■ WHAT YOU WILL DO
When you come to a picture, pass over it, and set down the entries below exactly.

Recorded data
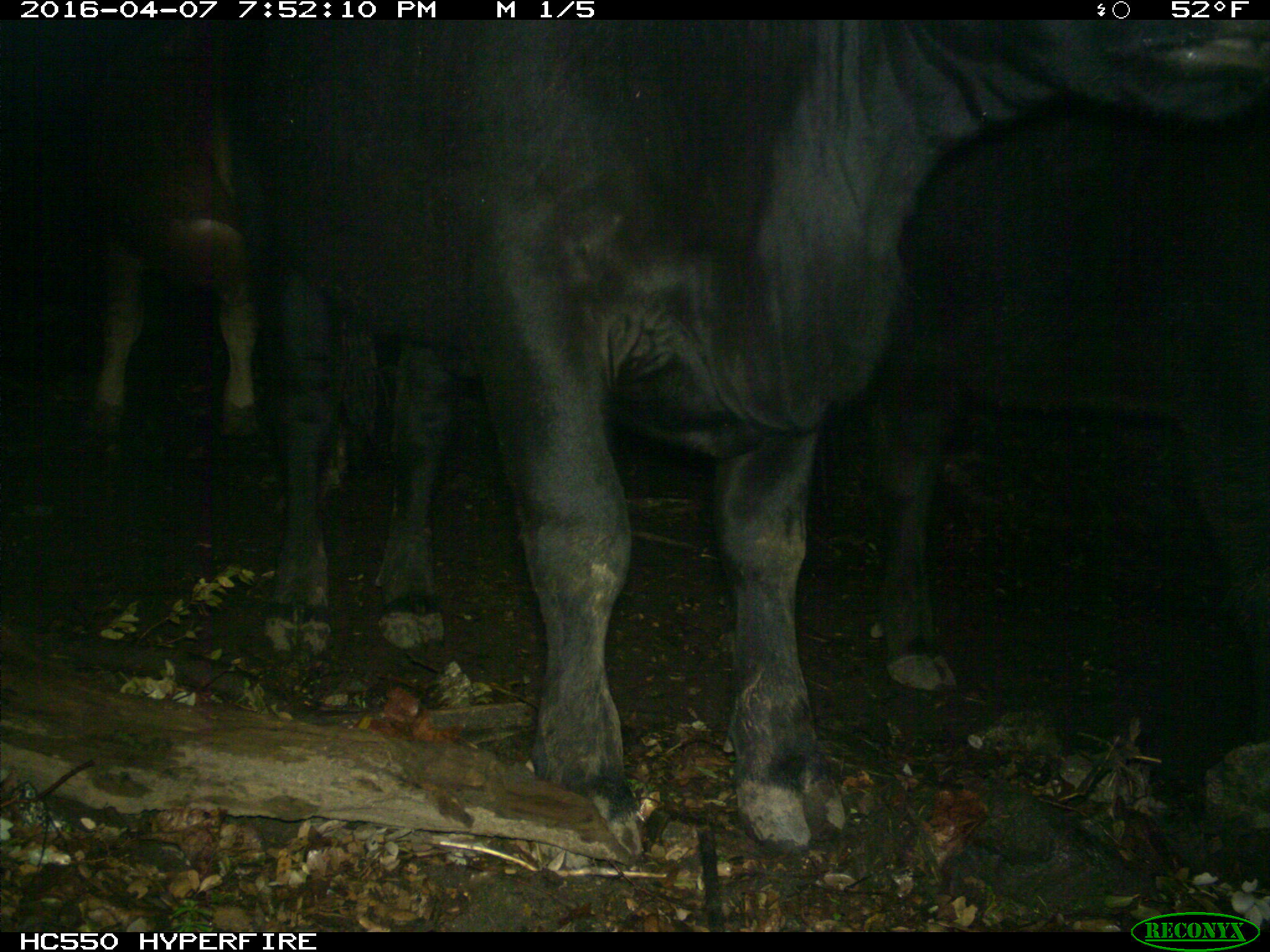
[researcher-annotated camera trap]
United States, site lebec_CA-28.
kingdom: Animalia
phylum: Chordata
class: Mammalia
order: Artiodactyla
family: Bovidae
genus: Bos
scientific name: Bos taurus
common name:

■ RESULT
[researcher-annotated camera trap]
United States, site lebec_CA-28.
kingdom: Animalia
phylum: Chordata
class: Mammalia
order: Artiodactyla
family: Bovidae
genus: Bos
scientific name: Bos taurus
common name:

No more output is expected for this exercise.